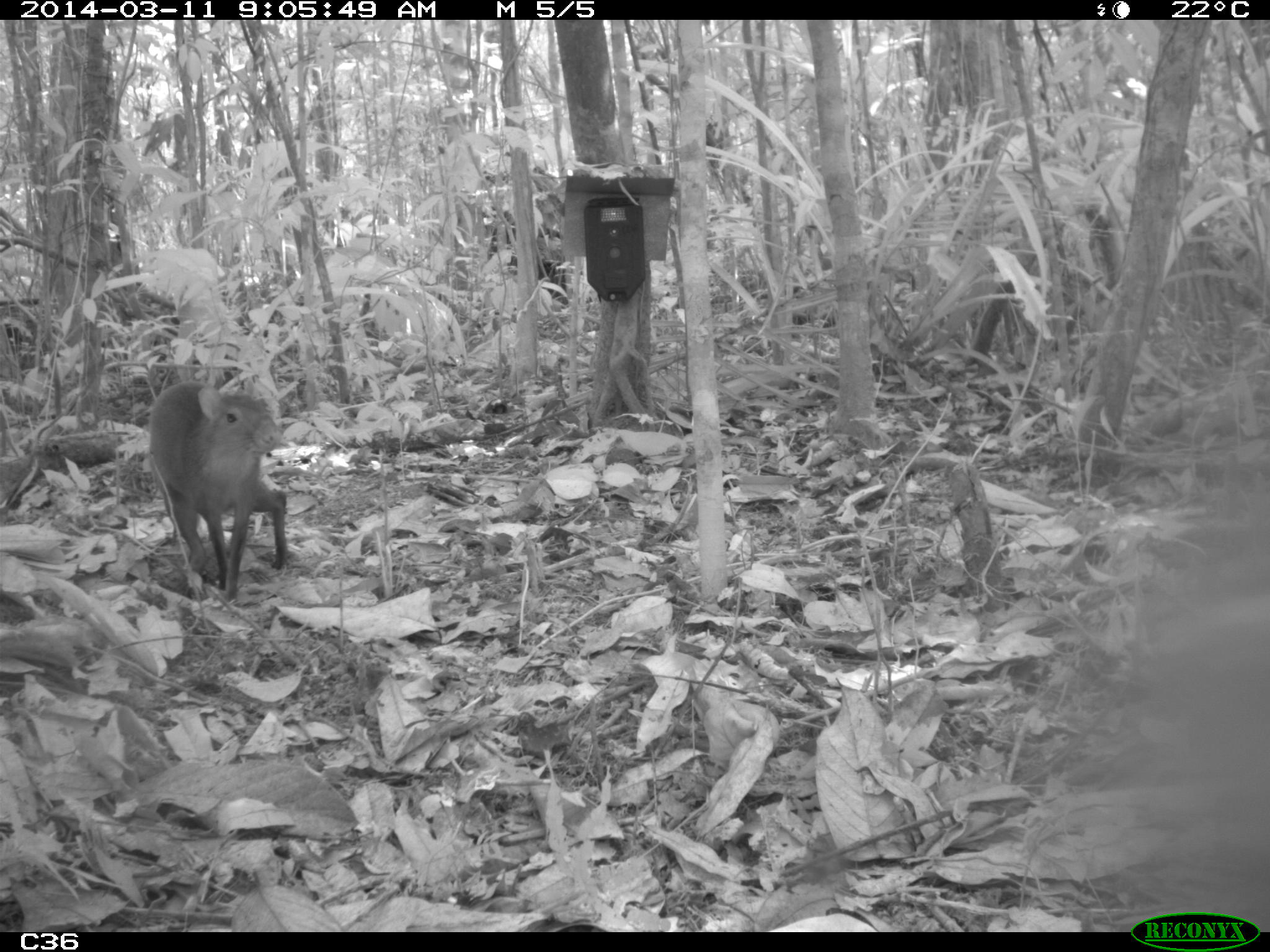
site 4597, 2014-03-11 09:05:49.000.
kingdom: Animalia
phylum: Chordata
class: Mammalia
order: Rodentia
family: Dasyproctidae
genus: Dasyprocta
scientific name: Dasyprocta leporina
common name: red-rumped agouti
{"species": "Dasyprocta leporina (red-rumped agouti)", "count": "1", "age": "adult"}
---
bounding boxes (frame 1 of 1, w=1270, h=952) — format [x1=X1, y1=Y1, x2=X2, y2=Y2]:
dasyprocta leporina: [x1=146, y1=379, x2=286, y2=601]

——

§ **DIRECTIONS**
Please repeat all of the data exactly, excluding images.

§ **ANSWER FOR THE TASK**
site 4597, 2014-03-11 09:05:49.000.
kingdom: Animalia
phylum: Chordata
class: Mammalia
order: Rodentia
family: Dasyproctidae
genus: Dasyprocta
scientific name: Dasyprocta leporina
common name: red-rumped agouti
{"species": "Dasyprocta leporina (red-rumped agouti)", "count": "1", "age": "adult"}
---
bounding boxes (frame 1 of 1, w=1270, h=952) — format [x1=X1, y1=Y1, x2=X2, y2=Y2]:
dasyprocta leporina: [x1=146, y1=379, x2=286, y2=601]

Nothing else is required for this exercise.